In the paraquat development assay, acute paraquat sensitivity assay and acute juglone sensitivity assay, we normally assess statistical significance using a two-way ANOVA with Bonferroni post-test. For the chronic paraquat assay, we assess significance using the Log-rank test. GraphPad Prism software is used to prepare all graphs and perform data analysis. Assays are performed such that the experimenter is blinded to the genotypes of the strains being tested. We perform a minimum of three independent biological replicates of at least 25 worms per strain. Worms that die due to internal hatching of progeny, externalization of internal organs, or crawling up the side of plates are censored.

Notes

  1. Be sure not to overfill flask. If liquid is too near to the top it can spill over during autoclaving leading to lost volume. With small volumes, glass bottles can be used instead of Erlenmeyer flasks.

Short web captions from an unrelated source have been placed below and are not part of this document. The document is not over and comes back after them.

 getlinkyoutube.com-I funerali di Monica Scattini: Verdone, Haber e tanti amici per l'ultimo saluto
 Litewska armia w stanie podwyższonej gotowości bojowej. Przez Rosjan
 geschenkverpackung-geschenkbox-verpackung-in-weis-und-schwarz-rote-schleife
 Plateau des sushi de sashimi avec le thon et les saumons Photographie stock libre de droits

  2. We typically use a 45 min sterilization cycle. Total time in autoclave is approximately 1 h and 15 min.
  3. For 2 L, we normally cool for 45 min. Smaller volumes will cool more rapidly, so it is necessary to adjust cooling times.
  4. We pour the control plates and oxidative stress plates from the same batch of media. As a result the only difference in the plates is the compound added. If we are making multiple concentrations, we make all of the concentrations from the same batch of media by adding additional amounts of the compound (e.g., paraquat or juglone) to prepare the higher concentrations.

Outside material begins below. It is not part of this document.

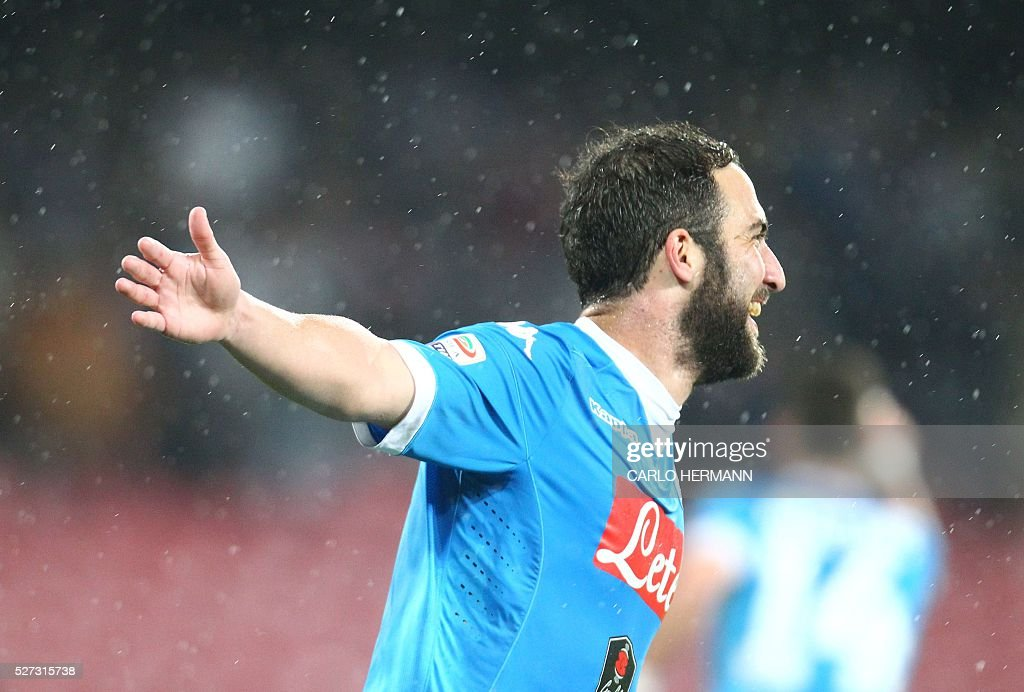 Napoli's Argentinian-French forward Gonzalo Higuain celebrates after scoring during the Italian Serie A football match between SSC Napoli and Atalanta BC at San Paolo stadium in Naples on May 2, 2016. / AFP / CARLO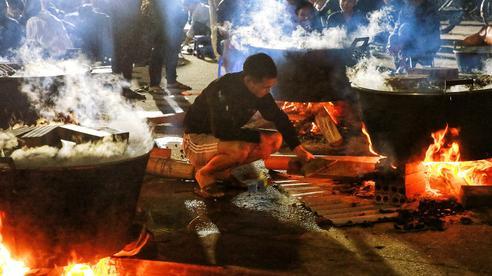 Trắng đêm nổi lửa vì miền Trung ruột thịt: Cả xã huy động tất cả những chiếc nồi lớn nhất vùng, không ngủ nấu hàng nghìn đòn bánh chưng mang lên chuyến xe cứu trợ 'thần tốc'!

  5. To keep the volumes precise, we prefer to use a pipetman to ‘hand pour’ the plates. We add 10 ml to each 60 mm plate.
  6. We make up a 1 M paraquat solution for the paraquat development assay and the chronic paraquat sensitivity assay. This solution can be stored at 4 °C for many months.

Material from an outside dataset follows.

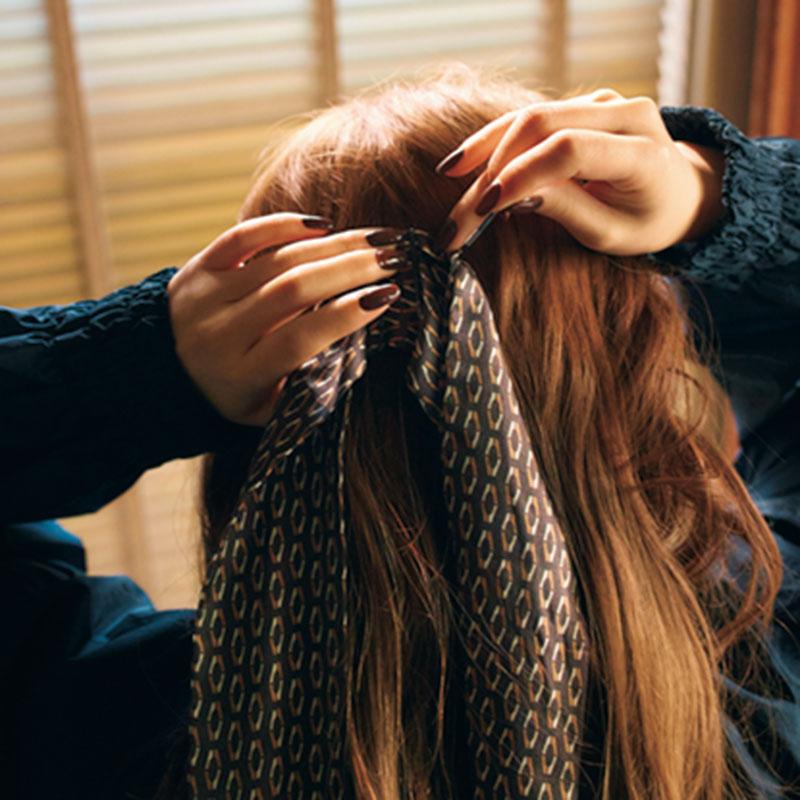 ③次に、スカーフをピンで留めます。耳上のラインの延長線上、中央で留めて。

  7. In the paraquat development assay, we normally test multiple concentrations of paraquat: 0.1 mM, 0.2 mM, 0.3 mM and 0.4 mM. Wild-type worms should be able to develop to fertile adults at a concentration of 0.35 mM but not at higher concentrations.
  8. In the paraquat development assay, we typically transfer at least 50 eggs. For strains with markedly different embryonic development time, this assay can be adapted to look at development to adulthood beginning with L1 worms. In that case, transfer 200-300 eggs from each strain to an NGM plate. 3 h later pick L1 worms to plates containing paraquat.
  9. For the paraquat development assay we typically use the furthest developmental stage attained (L1, L2, L3, L4, adult, fertile adult) as the outcome measure. A figure showing the different developmental stages of C. elegans can be found in the wormatlas (see Figure 6 at http://www.wormatlas.org/ver1/handbook/anatomyintro/anatomyintro.htm). The furthest developmental stage attained can be measured as the average for the population of worms, the maximum or the minimum, since there can be variability within a strain, especially close to its threshold. For a more quantitative approach, determine the percentage of worms from each strain that reach adulthood. It is also possible to record the average developmental stage of the population of worms each day to compare rate of development.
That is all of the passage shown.